Exercise brief – Return every one of the records below verbatim, with each line left unchanged.

Source material –

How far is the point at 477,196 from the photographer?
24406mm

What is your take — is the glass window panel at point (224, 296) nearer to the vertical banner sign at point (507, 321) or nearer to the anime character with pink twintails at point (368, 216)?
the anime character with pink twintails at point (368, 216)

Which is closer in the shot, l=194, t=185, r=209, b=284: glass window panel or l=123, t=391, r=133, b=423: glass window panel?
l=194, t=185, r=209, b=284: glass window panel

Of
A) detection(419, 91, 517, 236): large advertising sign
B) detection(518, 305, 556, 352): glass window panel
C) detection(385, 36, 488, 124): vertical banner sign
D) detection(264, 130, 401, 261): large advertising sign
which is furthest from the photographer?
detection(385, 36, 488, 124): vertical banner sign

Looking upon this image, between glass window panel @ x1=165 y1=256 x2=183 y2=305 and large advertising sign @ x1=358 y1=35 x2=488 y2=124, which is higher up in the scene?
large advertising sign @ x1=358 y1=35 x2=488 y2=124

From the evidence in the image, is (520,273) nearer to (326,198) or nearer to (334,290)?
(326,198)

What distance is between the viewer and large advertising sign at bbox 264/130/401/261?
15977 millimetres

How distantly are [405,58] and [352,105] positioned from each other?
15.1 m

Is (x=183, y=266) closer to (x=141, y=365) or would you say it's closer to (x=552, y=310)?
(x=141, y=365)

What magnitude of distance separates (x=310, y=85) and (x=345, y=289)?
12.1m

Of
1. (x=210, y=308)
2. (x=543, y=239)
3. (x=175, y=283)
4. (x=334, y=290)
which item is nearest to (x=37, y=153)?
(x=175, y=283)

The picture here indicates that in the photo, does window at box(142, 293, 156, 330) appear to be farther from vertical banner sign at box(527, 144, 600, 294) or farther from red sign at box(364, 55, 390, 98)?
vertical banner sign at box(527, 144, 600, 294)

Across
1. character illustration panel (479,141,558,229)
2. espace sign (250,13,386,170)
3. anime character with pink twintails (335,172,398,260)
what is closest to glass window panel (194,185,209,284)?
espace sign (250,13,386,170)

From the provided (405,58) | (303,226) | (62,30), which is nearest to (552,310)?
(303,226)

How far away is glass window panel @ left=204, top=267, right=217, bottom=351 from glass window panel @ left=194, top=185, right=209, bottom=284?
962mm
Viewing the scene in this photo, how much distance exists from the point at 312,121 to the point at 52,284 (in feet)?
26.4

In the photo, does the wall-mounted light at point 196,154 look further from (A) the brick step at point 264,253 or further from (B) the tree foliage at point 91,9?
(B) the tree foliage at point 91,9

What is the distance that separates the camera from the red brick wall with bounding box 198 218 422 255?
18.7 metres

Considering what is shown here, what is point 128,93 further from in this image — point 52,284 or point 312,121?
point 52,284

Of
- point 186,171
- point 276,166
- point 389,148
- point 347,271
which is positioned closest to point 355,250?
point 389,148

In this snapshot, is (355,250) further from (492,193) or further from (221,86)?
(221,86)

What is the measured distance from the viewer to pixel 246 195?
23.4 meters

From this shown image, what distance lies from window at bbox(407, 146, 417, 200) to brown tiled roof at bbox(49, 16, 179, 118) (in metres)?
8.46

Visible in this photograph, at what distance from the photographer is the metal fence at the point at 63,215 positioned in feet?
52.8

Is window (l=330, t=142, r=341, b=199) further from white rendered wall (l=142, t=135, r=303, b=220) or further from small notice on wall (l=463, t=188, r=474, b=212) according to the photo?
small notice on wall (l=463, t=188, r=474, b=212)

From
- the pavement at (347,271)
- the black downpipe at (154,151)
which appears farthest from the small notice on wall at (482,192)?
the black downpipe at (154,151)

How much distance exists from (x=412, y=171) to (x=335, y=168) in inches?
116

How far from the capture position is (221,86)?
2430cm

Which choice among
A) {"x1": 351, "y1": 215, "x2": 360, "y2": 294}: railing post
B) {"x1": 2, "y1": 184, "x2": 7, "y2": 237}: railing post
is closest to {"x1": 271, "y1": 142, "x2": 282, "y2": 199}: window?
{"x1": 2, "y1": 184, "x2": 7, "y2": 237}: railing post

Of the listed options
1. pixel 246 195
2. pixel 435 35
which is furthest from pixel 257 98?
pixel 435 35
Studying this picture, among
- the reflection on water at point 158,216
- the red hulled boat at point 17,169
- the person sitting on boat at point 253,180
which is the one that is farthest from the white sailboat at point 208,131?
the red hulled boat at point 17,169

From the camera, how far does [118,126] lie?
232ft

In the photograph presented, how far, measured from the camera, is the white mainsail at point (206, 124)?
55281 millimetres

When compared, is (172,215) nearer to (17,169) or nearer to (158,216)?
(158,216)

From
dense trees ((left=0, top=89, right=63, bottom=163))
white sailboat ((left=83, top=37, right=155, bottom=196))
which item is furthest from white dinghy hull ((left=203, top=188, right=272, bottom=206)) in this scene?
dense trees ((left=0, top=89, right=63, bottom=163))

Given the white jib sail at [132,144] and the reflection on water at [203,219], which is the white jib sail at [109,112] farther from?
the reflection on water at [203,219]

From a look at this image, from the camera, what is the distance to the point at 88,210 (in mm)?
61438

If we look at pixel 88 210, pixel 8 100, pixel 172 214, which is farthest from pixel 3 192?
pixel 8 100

Reply –
How far is the point at 477,196 from the photographer?
24406mm

What is your take — is the glass window panel at point (224, 296) nearer to the vertical banner sign at point (507, 321) or nearer to the anime character with pink twintails at point (368, 216)?
the anime character with pink twintails at point (368, 216)

Which is closer in the shot, l=194, t=185, r=209, b=284: glass window panel or l=123, t=391, r=133, b=423: glass window panel?
l=194, t=185, r=209, b=284: glass window panel

Of
A) detection(419, 91, 517, 236): large advertising sign
B) detection(518, 305, 556, 352): glass window panel
C) detection(385, 36, 488, 124): vertical banner sign
D) detection(264, 130, 401, 261): large advertising sign
which is furthest from the photographer?
detection(385, 36, 488, 124): vertical banner sign

Looking upon this image, between glass window panel @ x1=165 y1=256 x2=183 y2=305 and large advertising sign @ x1=358 y1=35 x2=488 y2=124, which is higher up in the scene?
large advertising sign @ x1=358 y1=35 x2=488 y2=124

From the evidence in the image, is (520,273) nearer to (326,198) or nearer to (334,290)?
(326,198)

What distance is between the viewer and large advertising sign at bbox 264/130/401/261?
15977 millimetres

How distantly are [405,58] and [352,105] positioned from each other?
15.1 m

Is (x=183, y=266) closer to (x=141, y=365) or would you say it's closer to (x=552, y=310)?
(x=141, y=365)

What magnitude of distance separates (x=310, y=85) and (x=345, y=289)?
12.1m

Of
1. (x=210, y=308)
2. (x=543, y=239)
3. (x=175, y=283)
4. (x=334, y=290)
which item is nearest to (x=37, y=153)?
(x=175, y=283)

The picture here indicates that in the photo, does window at box(142, 293, 156, 330) appear to be farther from vertical banner sign at box(527, 144, 600, 294) or farther from red sign at box(364, 55, 390, 98)?
vertical banner sign at box(527, 144, 600, 294)

Across
1. character illustration panel (479,141,558,229)
2. espace sign (250,13,386,170)
3. anime character with pink twintails (335,172,398,260)
what is closest to glass window panel (194,185,209,284)?
espace sign (250,13,386,170)

From the provided (405,58) | (303,226) | (62,30), which is nearest to (552,310)?
(303,226)

How far away is glass window panel @ left=204, top=267, right=217, bottom=351 from glass window panel @ left=194, top=185, right=209, bottom=284?
962mm
Viewing the scene in this photo, how much distance exists from the point at 312,121 to the point at 52,284 (in feet)?
26.4

In the photo, does the wall-mounted light at point 196,154 look further from (A) the brick step at point 264,253 or further from (B) the tree foliage at point 91,9?
(B) the tree foliage at point 91,9

What is the distance that separates the camera from the red brick wall with bounding box 198 218 422 255?
18.7 metres

Considering what is shown here, what is point 128,93 further from in this image — point 52,284 or point 312,121?
point 52,284

Of
- point 186,171
- point 276,166
- point 389,148
- point 347,271
which is positioned closest to point 355,250?
point 389,148

In this snapshot, is (355,250) further from (492,193) or further from (221,86)?
(221,86)

What is the measured distance from the viewer to pixel 246 195?
23.4 meters

From this shown image, what distance lies from window at bbox(407, 146, 417, 200) to brown tiled roof at bbox(49, 16, 179, 118) (in metres)?
8.46

Visible in this photograph, at what distance from the photographer is the metal fence at the point at 63,215 positioned in feet?
52.8

Is window (l=330, t=142, r=341, b=199) further from white rendered wall (l=142, t=135, r=303, b=220) or further from small notice on wall (l=463, t=188, r=474, b=212) according to the photo?
small notice on wall (l=463, t=188, r=474, b=212)

From
- the pavement at (347,271)
- the black downpipe at (154,151)
which appears farthest from the small notice on wall at (482,192)?
the black downpipe at (154,151)

How much distance exists from (x=412, y=171) to (x=335, y=168) in inches?
116

How far from the capture position is (221,86)?
2430cm

Which choice among
A) {"x1": 351, "y1": 215, "x2": 360, "y2": 294}: railing post
B) {"x1": 2, "y1": 184, "x2": 7, "y2": 237}: railing post
is closest to {"x1": 271, "y1": 142, "x2": 282, "y2": 199}: window?
{"x1": 2, "y1": 184, "x2": 7, "y2": 237}: railing post

Of the listed options
1. pixel 246 195
2. pixel 435 35
which is furthest from pixel 257 98?
pixel 435 35
Studying this picture, among
- the reflection on water at point 158,216
- the red hulled boat at point 17,169
- the person sitting on boat at point 253,180
which is the one that is farthest from the white sailboat at point 208,131?
the red hulled boat at point 17,169

From the camera, how far does [118,126] lie?
232ft

In the photograph presented, how far, measured from the camera, is the white mainsail at point (206, 124)?
55281 millimetres

When compared, is (172,215) nearer to (17,169) or nearer to (158,216)?
(158,216)

From
dense trees ((left=0, top=89, right=63, bottom=163))
white sailboat ((left=83, top=37, right=155, bottom=196))
which item is furthest from white dinghy hull ((left=203, top=188, right=272, bottom=206)) in this scene?
dense trees ((left=0, top=89, right=63, bottom=163))

Given the white jib sail at [132,144] and the reflection on water at [203,219], which is the white jib sail at [109,112] farther from?
the reflection on water at [203,219]

From a look at this image, from the camera, what is the distance to the point at 88,210 (in mm)?
61438

If we look at pixel 88 210, pixel 8 100, pixel 172 214, which is farthest from pixel 3 192?
pixel 8 100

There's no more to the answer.